Monday, July 09, 2007

A new Road Trip from Hell -- Michael Moore is right!

I survived the trip back from DC. Now I am dealing with the paperwork which piled up in my absence. Among them a doctor's bill.

Yesterday I saw the movie Sicko which is Michael Moore's latest. It is a scathing indictment of the political establishment, the pharmaceutical industry, the health care industry, but mostly of the health insurance industry.

Today, I had such a run in. First, it is nearly an act of God to talk to a person, and that after punching in series of numbers including your "ID." (Of course this is not a number which you can find on any document from the company!) Then when you finally get a real person you have to tell them all the very same information which you have just punched into the phone seventy-two times.

I was calling because the doctors office had billed for two things. One of which (because I have an HRA to cover the deductible), I have a check for, and have been waiting for a bill from the doctor's office for several months.

The second item I had asked about in May (for service provided in February), and was told then that everything had been paid directly. The doctor's office, of course, said that they billed because the insurance company had refused to pay.

The insurance company says something like "the procedure was not appropriate for the diagnosis." Of course, it was some clerk saying this about a test that a Medical Doctor had ordered. Probably what happened....somebody used the wrong code, most likely because this insurance company is in a different region than the doctor.

Ugh. I hate this. Michael Moore was right!!!

1 comment:

  1. I hear you, Michael. I have been billed for things I thought were covered by my insurance more than a year later.

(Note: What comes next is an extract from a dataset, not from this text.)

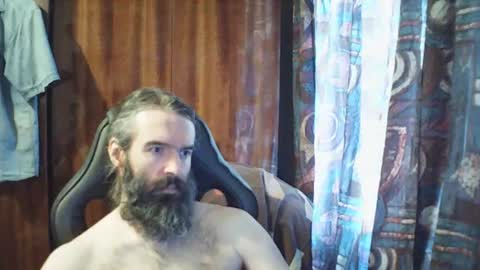 Crystallax online show from July 2026 03:15:01 AM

How am I supposed to remember what X-rays I had taken 18 months ago?

    I must say both my insurer and the HMO that covers me have been pretty good about having me talk to a live person.

    I'm sure you've heard of Kaiser Permanente HMO. I had been with them for around 40 years. I couldn't make an appointment for a physical with my primary doctor. Finally, I got disgusted and at open enrollment asked for a new insurer. To make a long story short, I might not be here had I waited for Kaiser to allow me to see my doctor. At the new HMO the doctor ordered a mammogram. As it turned out, I had a cancerous lump. Surgery, radiation, and chemo followed.